* **Directions**
For this exercise, return only the lines in the records below from the one holding "Neve no trilho" through the one holding "Christophe Dettinger, ex-champion", including both, exactly as they appear and without pictures.

====================

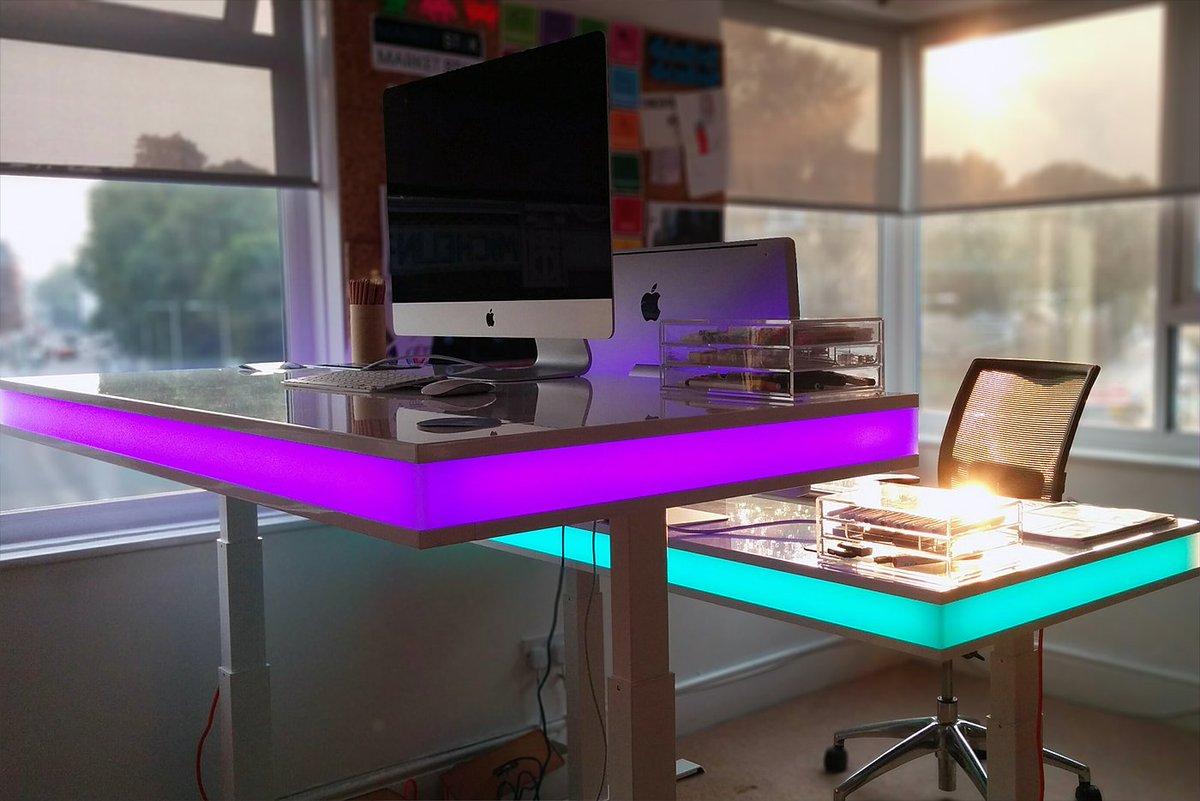TableAir Smart Desk Changes Height via Sensing Module #technology #innovation https://t.co/cQWvzFpv5F https://t.co/QIgqWkuBUW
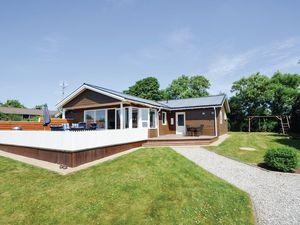 Ferienhaus für 8 Personen (101 m²) ab 42 € in Snedsted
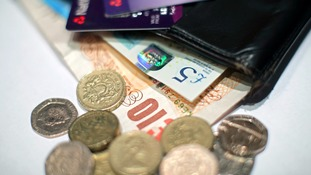 Old pound coins to be accepted at shops including Tesco and Poundland during 'transition period' - as deadline looms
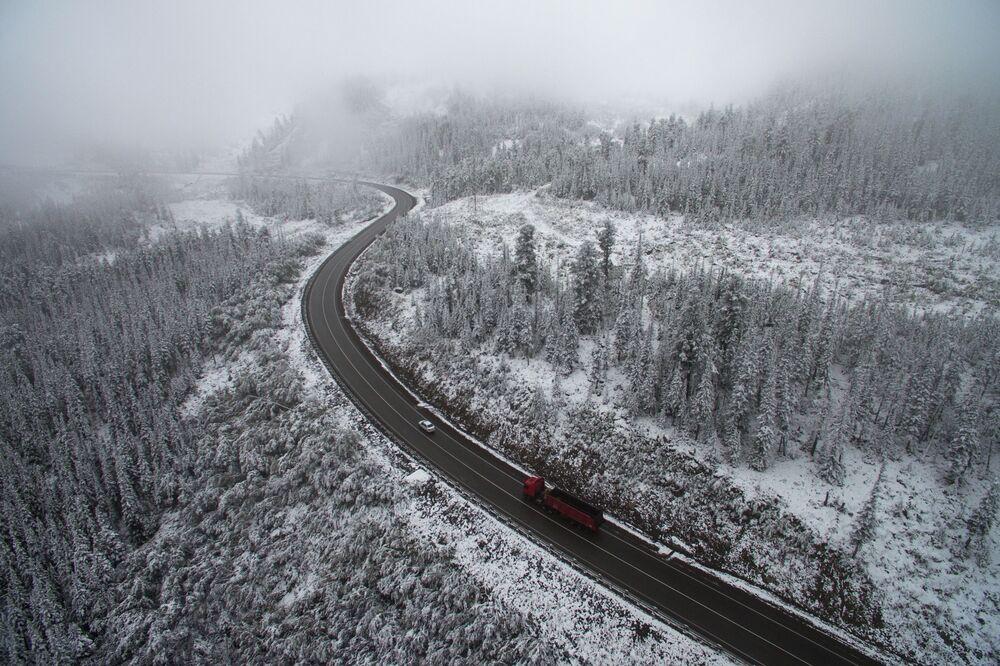 Neve no trilho de ferro de Buibinsk, no território de Krasnoyarsk, Rússia, em 12 de setembro de 2018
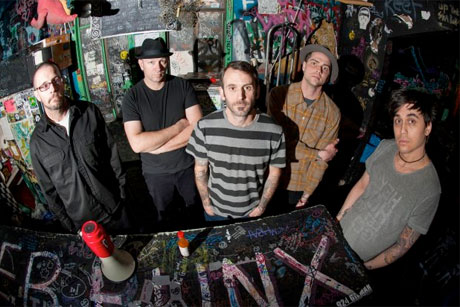 Swingin' Utters Take 'Poorly Formed' Out on More North American Dates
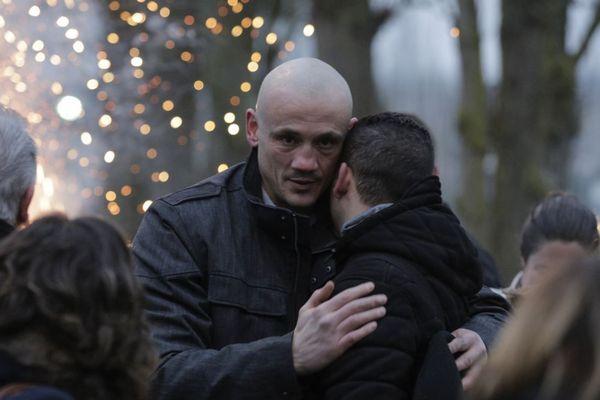 Christophe Dettinger, ex-champion de boxe, a été condamné à un an de prison en semi-liberté après avoir frappé deux gendarmes le 5 janvier dernier à Paris.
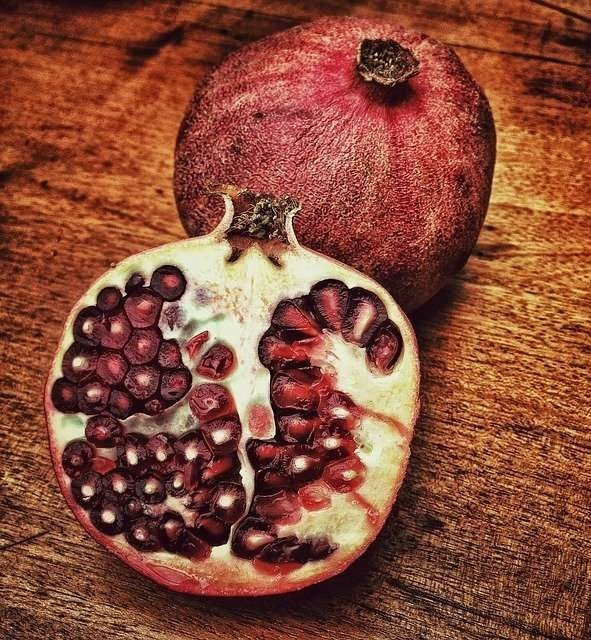pomegranate oil for the skin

====================

* **Response to the exercise**
 Neve no trilho de ferro de Buibinsk, no território de Krasnoyarsk, Rússia, em 12 de setembro de 2018
 Swingin' Utters Take 'Poorly Formed' Out on More North American Dates
 Christophe Dettinger, ex-champion de boxe, a été condamné à un an de prison en semi-liberté après avoir frappé deux gendarmes le 5 janvier dernier à Paris.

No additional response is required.